Only the lines from the one with "How much of a distance exists from (478,173)" onward are wanted, through the last line of the entries, set down exactly.

Raw records
** begin **

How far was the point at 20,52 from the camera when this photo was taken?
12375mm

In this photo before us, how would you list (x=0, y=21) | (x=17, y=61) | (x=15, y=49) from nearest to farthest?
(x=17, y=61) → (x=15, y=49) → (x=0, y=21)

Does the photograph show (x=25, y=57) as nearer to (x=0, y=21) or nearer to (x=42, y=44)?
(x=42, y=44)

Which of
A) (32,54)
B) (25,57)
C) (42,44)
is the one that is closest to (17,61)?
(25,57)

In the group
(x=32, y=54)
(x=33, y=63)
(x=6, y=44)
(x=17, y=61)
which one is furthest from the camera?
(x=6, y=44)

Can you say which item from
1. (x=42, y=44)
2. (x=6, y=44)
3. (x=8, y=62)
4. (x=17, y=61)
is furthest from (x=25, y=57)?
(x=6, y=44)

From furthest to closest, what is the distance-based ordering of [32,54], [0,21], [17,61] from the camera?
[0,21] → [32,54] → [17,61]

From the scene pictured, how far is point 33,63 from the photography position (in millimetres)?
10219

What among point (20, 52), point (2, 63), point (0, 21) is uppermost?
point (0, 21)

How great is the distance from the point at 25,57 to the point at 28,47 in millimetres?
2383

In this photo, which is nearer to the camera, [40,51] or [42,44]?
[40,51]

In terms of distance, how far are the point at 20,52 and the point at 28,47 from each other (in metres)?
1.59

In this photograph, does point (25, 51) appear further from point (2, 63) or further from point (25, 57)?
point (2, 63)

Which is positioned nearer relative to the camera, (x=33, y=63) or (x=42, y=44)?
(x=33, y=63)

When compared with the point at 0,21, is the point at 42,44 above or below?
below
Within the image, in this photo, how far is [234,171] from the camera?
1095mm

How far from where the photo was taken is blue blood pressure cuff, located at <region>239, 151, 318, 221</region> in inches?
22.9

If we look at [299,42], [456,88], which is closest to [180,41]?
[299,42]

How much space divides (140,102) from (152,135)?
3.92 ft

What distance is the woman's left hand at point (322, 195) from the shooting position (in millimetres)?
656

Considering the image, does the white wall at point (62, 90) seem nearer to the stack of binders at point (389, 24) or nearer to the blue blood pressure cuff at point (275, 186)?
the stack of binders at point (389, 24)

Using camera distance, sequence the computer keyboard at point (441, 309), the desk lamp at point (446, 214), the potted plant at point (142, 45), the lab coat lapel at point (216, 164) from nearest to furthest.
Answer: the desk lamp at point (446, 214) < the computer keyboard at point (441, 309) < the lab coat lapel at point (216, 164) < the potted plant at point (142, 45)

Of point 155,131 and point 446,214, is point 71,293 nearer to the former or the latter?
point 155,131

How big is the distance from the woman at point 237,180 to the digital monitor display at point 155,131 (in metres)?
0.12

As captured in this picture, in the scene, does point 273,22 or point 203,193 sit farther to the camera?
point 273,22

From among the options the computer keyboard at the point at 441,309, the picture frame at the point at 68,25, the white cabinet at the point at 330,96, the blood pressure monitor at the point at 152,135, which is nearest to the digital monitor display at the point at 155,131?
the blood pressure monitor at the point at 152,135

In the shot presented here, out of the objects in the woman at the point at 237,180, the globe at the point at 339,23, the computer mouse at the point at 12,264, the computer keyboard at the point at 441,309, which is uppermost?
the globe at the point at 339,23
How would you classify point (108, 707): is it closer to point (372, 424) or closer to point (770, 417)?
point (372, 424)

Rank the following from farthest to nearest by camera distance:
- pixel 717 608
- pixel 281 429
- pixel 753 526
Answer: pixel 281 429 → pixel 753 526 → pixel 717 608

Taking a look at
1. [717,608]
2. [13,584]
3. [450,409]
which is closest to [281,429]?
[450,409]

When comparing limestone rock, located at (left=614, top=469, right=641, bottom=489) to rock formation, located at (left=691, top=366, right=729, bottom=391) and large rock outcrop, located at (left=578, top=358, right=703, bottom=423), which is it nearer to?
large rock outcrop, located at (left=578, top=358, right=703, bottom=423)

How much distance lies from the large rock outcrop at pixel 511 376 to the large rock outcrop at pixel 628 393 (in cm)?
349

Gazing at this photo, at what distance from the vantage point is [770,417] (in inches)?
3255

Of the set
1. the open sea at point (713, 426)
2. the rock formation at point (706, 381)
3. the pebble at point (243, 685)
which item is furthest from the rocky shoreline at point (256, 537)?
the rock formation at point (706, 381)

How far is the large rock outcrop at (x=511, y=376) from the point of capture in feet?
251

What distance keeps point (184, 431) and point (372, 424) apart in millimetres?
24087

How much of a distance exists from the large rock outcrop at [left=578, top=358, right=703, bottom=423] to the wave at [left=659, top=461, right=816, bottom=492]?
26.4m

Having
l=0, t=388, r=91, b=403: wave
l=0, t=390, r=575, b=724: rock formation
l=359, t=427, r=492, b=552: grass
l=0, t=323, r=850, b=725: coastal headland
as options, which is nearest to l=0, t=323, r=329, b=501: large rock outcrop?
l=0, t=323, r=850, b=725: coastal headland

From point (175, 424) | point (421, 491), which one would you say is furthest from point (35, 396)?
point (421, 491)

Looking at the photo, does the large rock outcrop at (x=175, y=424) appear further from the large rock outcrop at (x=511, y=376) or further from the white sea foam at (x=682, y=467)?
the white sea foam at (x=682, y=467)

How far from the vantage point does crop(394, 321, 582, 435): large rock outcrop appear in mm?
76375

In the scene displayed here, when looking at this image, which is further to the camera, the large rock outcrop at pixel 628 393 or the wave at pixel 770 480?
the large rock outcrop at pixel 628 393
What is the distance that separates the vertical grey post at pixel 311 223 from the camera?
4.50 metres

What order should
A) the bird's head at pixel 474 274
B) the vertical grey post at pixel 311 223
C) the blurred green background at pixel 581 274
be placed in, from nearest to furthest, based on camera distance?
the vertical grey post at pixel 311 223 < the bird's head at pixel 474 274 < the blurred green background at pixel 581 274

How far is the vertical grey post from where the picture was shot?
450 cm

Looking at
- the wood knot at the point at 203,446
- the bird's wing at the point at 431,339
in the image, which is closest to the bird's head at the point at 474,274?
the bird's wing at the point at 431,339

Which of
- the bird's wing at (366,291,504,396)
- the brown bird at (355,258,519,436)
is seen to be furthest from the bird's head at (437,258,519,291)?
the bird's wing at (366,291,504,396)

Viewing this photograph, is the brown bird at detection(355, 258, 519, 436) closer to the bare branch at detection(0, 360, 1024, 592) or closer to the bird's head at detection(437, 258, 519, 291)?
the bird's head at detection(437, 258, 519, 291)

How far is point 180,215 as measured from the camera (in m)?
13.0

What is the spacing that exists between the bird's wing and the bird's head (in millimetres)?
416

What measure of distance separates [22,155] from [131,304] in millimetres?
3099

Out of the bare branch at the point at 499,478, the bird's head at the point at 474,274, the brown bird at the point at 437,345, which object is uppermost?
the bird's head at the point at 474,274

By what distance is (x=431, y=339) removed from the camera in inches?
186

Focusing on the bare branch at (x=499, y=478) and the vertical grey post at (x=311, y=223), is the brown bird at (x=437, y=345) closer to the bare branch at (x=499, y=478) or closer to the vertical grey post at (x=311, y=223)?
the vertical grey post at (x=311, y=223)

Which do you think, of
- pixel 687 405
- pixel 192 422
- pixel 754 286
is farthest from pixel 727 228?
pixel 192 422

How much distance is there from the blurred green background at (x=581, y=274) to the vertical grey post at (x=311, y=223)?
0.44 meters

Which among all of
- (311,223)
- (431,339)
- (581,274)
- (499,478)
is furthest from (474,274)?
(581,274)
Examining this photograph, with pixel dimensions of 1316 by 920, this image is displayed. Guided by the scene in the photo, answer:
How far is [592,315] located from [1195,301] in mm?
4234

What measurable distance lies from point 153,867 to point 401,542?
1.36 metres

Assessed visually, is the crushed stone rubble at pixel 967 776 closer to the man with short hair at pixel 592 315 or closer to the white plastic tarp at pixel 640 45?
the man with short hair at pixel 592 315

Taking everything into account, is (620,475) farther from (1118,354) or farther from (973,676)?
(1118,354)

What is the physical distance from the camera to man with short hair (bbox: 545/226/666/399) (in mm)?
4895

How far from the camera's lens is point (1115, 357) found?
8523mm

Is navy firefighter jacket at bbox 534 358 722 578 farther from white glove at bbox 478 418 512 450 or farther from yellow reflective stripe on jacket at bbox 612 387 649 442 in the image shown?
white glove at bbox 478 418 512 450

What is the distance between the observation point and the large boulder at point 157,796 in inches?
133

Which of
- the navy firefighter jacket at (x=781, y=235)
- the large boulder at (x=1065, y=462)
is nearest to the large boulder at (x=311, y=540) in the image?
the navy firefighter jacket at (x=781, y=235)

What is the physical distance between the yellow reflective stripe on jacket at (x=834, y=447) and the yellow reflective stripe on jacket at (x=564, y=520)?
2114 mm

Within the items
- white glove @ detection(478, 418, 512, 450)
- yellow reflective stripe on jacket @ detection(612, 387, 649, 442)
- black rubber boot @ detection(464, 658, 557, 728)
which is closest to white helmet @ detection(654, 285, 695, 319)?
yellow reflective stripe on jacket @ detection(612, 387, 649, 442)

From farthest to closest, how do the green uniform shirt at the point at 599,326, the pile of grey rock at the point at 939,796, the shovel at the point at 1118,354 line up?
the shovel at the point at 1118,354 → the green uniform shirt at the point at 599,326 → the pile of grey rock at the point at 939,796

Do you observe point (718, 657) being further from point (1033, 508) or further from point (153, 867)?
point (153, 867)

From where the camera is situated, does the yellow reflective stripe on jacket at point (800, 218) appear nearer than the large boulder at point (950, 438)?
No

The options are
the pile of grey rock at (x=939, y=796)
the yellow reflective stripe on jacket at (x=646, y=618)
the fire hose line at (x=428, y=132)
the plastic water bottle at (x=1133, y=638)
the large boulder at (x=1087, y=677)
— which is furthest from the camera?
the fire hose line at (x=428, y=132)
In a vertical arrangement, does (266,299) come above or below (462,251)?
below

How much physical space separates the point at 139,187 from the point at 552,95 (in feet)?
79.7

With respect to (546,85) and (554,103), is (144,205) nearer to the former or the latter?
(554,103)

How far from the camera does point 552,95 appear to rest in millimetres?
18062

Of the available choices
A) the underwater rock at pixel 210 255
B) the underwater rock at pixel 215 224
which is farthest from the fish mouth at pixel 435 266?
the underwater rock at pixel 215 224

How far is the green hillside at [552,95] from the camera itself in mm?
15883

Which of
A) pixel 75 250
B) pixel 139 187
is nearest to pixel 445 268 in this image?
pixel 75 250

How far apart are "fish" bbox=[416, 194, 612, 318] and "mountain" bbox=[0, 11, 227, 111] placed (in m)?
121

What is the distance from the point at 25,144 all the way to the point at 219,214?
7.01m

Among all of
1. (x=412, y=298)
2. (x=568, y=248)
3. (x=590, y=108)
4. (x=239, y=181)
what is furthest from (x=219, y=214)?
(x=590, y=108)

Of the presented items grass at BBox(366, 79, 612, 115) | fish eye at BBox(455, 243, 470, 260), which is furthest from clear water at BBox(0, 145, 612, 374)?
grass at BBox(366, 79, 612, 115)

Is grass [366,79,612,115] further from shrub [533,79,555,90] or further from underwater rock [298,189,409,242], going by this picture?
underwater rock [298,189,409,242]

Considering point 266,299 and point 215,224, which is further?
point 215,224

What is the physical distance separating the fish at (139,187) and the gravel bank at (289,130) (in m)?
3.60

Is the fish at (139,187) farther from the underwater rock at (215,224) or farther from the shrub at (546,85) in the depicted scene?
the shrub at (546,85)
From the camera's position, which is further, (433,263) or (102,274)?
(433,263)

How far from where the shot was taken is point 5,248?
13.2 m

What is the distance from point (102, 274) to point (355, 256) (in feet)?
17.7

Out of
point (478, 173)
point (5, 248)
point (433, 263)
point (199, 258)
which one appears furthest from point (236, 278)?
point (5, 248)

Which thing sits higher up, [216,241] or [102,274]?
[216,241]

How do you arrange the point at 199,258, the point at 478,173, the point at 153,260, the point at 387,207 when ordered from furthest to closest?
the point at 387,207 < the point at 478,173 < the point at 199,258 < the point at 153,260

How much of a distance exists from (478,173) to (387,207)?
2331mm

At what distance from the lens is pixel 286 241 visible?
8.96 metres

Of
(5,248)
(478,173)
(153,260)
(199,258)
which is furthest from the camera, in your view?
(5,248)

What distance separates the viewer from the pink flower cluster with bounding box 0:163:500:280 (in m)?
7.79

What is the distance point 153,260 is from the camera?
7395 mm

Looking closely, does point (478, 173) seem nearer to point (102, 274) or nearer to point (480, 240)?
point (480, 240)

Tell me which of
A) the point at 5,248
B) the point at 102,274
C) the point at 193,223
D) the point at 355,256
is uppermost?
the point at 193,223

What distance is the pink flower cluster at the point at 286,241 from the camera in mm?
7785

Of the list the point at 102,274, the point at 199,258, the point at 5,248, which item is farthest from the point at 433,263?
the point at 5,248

** end **

Expected answer
How much of a distance exists from (478,173) to (387,207)?
2331mm

At what distance from the lens is pixel 286 241 visible?
8.96 metres

Of
(5,248)
(478,173)
(153,260)
(199,258)
which is furthest from the camera, in your view?
(5,248)

What distance separates the viewer from the pink flower cluster with bounding box 0:163:500:280 (in m)?
7.79

What is the distance point 153,260 is from the camera?
7395 mm

Looking closely, does point (478, 173) seem nearer to point (102, 274) or nearer to point (480, 240)?
point (480, 240)

Tell me which of
A) the point at 5,248
B) the point at 102,274
C) the point at 193,223
D) the point at 355,256
is uppermost?
the point at 193,223

What distance is the pink flower cluster at the point at 286,241 from the camera in mm?
7785

Of the list the point at 102,274, the point at 199,258, the point at 5,248, which item is farthest from the point at 433,263?
the point at 5,248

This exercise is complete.